> _Extracted text_
Dr. Blaine
History 1302
27 June 2012
The Iran-Contra Scandal
Barely a decade removed from the Watergate scandal and the resignation of President Richard Nixon, the United States would learn of another political scandal, the Iran-Contra affair. The Watergate scandal had the rock solid evidence of the arrests related to the break-in at the Watergate complex, and the audio tapes of the President recording conversations, Iran-Contra was littered with false statements, recants, and shredded documents. The Iran-Contra affair is not one scandalous incident, but rather two covert operations started under Reagan's administration. In the beginning, these two operations were independent of each other, but eventually became linked though funds received from the sale of arms to Iran for hostages and then given to the Contras fighting to overthrow a Marxist government in Nicaragua. The scandal began with Nicaraguan politics.
After the Marxist Sandinista regime took over Nicaragua in 1979, the government was faced with a growing communist threat to US interest in Central America. When President Reagan took office in 1981, he was vehemently determined to halt the spread of communism, especially in Central America (Arnson 8). Seeking to bolster US prestige and military power, Reagan took a tough stand against communism in the Western Hemisphere. In Nicaragua, he gave the Central Intelligence Agency the approval to help organize and aid a group of Contrarevolucionarios or Contras who were in opposition to the Sandinista regime (Arnson 6).
Congress, unwilling to fight in another country's war after the devastating loss in Vietnam, began restricting the use of government funds for rebel guerrillas in Central America. The CIA, concerned that soon Congress would cut off the funding for their program, began to stockpile arms for the contras (Walsh 18). Their fears were realized when Congress enacted the second Boland Amendment which stated: No funds available tot he Central Intelligence Agency, the Department of Defense, or any other agency or entity of the United States involved in intelligence activities may be obligated or expended for the purpose of which would have the effect of supporting, directly or indirectly, military or paramilitary operations in Nicaragua by any nation, group, organization, movement, or individual (Arnson 167-8). The Reagan administration interpreted the Boland Amendment as not covering the activities of the National Security Council (NSC). The NSC was established in 1947 with the explicit purpose of advising the President on all matters relating to national security. Beginning with the Eisenhower administration, the NSC was given a small staff that ultimately grew and turned into a vital arm of the presidency. As years went by, the NSC staff began controlling the policy-making output of both State and Defense Department, as well as the activities of the CIA (Draper 11). When the CIA was banned from acting in Nicaragua by the second Boland amendment, President Reagan surreptitiously bypassed Congress and employed his NSC staff instead. National Security Council staffer Oliver North became the central coordinator supplying aid to the Contras.

> _Supplied data_
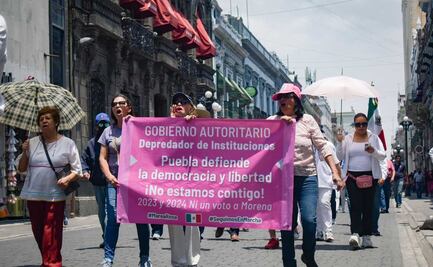 Marchan poblanos en defensa de la SCJN  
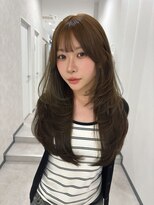 ヴェルア 四条烏丸(Velua) 大人かわいい柔らかレイヤーオリーブブラウン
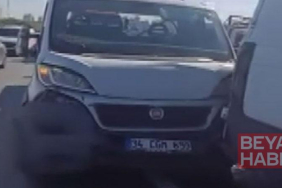 Avcılar’da 3 aracın karıştığı zincirleme kaza kamerada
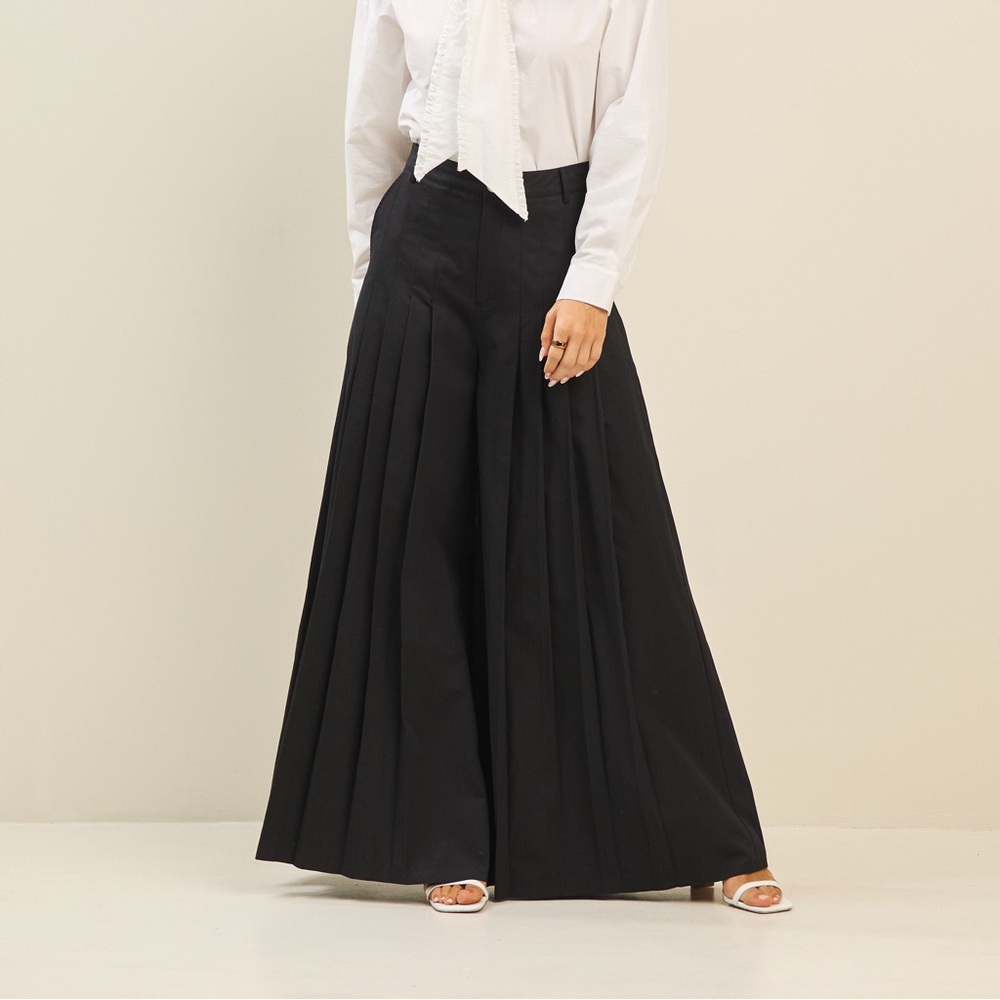 Pleated Ultra Wide Leg Cotton Pants - Able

> _Activity list_
**1.** Which author names appear in the parenthetical citations of the Iran-Contra essay? List each name once.
**2.** In the Iran-Contra essay, which National Security Council staffer became the central coordinator supplying aid to the Contras?

> _Results_
**1.** Arnson, Walsh, Draper

**2.** Oliver North